[Dataset entries]
=-=-=

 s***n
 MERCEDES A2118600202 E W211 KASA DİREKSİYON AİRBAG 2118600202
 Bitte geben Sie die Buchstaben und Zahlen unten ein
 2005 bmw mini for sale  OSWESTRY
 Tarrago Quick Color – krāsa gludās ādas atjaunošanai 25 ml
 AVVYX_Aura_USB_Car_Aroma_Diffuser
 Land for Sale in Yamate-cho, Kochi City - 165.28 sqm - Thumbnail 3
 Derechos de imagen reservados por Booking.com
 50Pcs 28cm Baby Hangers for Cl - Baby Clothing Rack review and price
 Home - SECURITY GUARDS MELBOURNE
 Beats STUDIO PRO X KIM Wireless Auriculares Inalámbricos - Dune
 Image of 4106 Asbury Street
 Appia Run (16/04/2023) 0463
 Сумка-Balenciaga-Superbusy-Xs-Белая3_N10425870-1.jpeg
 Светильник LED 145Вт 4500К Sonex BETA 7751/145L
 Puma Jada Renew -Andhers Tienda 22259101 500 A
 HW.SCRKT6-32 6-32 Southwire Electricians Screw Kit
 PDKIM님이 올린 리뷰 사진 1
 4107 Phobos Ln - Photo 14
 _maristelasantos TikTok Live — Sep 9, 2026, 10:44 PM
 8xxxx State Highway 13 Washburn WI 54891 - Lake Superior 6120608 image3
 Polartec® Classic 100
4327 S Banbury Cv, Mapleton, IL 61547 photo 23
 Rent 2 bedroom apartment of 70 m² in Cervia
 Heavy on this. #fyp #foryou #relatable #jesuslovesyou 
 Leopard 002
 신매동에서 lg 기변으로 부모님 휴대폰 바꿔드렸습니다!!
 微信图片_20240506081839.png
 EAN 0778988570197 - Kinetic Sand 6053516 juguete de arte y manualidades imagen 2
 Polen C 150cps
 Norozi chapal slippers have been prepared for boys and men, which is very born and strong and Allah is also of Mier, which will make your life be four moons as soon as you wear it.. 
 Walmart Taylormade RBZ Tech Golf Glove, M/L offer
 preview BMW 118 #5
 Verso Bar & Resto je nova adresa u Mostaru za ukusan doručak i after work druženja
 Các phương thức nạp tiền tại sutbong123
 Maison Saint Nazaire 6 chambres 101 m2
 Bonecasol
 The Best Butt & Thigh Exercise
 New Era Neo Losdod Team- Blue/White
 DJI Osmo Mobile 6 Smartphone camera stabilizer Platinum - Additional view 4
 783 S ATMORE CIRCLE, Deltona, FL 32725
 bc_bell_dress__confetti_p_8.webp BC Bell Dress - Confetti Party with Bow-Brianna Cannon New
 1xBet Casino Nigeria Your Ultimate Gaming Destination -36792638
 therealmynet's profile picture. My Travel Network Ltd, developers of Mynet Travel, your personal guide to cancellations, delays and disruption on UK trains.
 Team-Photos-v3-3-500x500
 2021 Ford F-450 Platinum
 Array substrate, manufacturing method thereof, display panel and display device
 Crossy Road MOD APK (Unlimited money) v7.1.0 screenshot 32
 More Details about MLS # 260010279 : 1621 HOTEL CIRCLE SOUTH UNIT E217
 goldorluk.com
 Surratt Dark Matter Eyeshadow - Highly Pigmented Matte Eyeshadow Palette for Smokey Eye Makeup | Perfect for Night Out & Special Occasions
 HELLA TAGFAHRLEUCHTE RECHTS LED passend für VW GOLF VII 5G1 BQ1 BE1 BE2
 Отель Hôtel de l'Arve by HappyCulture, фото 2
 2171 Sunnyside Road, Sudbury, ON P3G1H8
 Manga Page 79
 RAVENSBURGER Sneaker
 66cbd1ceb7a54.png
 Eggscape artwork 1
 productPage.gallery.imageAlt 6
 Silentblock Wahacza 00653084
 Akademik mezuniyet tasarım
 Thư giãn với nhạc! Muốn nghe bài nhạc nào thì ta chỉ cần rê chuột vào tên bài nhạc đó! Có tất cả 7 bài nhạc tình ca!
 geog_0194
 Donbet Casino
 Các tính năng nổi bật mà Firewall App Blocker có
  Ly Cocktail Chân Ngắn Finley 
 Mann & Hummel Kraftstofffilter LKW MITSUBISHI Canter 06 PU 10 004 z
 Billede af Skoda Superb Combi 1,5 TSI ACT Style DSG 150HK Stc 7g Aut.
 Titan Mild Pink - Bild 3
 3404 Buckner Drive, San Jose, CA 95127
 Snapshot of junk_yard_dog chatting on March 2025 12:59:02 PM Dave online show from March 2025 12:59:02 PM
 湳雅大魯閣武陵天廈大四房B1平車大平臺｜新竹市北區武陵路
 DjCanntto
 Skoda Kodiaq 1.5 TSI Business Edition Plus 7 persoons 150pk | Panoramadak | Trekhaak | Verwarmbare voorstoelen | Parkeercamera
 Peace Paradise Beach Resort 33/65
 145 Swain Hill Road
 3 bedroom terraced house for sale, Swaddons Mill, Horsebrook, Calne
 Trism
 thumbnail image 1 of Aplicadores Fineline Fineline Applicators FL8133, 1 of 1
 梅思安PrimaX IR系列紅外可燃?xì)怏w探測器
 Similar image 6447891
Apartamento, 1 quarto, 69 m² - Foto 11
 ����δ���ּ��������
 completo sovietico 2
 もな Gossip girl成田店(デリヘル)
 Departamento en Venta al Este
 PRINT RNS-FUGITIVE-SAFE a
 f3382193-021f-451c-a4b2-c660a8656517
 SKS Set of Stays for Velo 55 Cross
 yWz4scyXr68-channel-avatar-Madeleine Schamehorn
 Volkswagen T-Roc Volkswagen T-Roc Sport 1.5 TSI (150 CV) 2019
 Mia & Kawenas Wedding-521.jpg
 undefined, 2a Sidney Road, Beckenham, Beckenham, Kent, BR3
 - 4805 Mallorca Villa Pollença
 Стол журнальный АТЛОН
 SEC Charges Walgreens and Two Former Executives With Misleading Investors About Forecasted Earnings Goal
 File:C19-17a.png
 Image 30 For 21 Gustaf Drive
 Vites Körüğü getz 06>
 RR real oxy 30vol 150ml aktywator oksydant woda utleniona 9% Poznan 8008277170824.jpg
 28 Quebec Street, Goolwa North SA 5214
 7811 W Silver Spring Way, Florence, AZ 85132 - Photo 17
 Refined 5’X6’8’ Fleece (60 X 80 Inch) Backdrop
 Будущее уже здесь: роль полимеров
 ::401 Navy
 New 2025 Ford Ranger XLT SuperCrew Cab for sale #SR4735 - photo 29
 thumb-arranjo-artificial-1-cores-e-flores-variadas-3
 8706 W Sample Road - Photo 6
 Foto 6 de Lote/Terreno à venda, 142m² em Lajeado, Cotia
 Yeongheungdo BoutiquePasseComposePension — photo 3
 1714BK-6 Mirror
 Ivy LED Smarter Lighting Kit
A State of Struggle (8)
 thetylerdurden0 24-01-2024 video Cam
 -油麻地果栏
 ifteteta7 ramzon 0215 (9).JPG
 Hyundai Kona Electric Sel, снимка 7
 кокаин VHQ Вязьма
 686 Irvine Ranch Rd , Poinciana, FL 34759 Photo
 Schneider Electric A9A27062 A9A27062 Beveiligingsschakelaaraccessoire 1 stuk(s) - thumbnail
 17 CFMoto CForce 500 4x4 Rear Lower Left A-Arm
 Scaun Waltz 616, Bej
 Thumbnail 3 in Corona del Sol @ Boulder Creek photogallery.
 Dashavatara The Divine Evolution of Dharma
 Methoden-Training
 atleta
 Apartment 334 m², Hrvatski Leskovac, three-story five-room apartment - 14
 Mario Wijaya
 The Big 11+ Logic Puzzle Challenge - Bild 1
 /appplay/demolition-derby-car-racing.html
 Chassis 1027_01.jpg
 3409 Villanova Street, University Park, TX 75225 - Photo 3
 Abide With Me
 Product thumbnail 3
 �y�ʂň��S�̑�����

=-=-=

Look above for the line that contains "1xBet Casino Nigeria". Starting there, transcribe every line exactly until you have copied the line that contains "Snapshot of junk_yard_dog".

 1xBet Casino Nigeria Your Ultimate Gaming Destination -36792638
 therealmynet's profile picture. My Travel Network Ltd, developers of Mynet Travel, your personal guide to cancellations, delays and disruption on UK trains.
 Team-Photos-v3-3-500x500
 2021 Ford F-450 Platinum
 Array substrate, manufacturing method thereof, display panel and display device
 Crossy Road MOD APK (Unlimited money) v7.1.0 screenshot 32
 More Details about MLS # 260010279 : 1621 HOTEL CIRCLE SOUTH UNIT E217
 goldorluk.com
 Surratt Dark Matter Eyeshadow - Highly Pigmented Matte Eyeshadow Palette for Smokey Eye Makeup | Perfect for Night Out & Special Occasions
 HELLA TAGFAHRLEUCHTE RECHTS LED passend für VW GOLF VII 5G1 BQ1 BE1 BE2
 Отель Hôtel de l'Arve by HappyCulture, фото 2
 2171 Sunnyside Road, Sudbury, ON P3G1H8
 Manga Page 79
 RAVENSBURGER Sneaker
 66cbd1ceb7a54.png
 Eggscape artwork 1
 productPage.gallery.imageAlt 6
 Silentblock Wahacza 00653084
 Akademik mezuniyet tasarım
 Thư giãn với nhạc! Muốn nghe bài nhạc nào thì ta chỉ cần rê chuột vào tên bài nhạc đó! Có tất cả 7 bài nhạc tình ca!
 geog_0194
 Donbet Casino
 Các tính năng nổi bật mà Firewall App Blocker có
  Ly Cocktail Chân Ngắn Finley 
 Mann & Hummel Kraftstofffilter LKW MITSUBISHI Canter 06 PU 10 004 z
 Billede af Skoda Superb Combi 1,5 TSI ACT Style DSG 150HK Stc 7g Aut.
 Titan Mild Pink - Bild 3
 3404 Buckner Drive, San Jose, CA 95127
 Snapshot of junk_yard_dog chatting on March 2025 12:59:02 PM Dave online show from March 2025 12:59:02 PM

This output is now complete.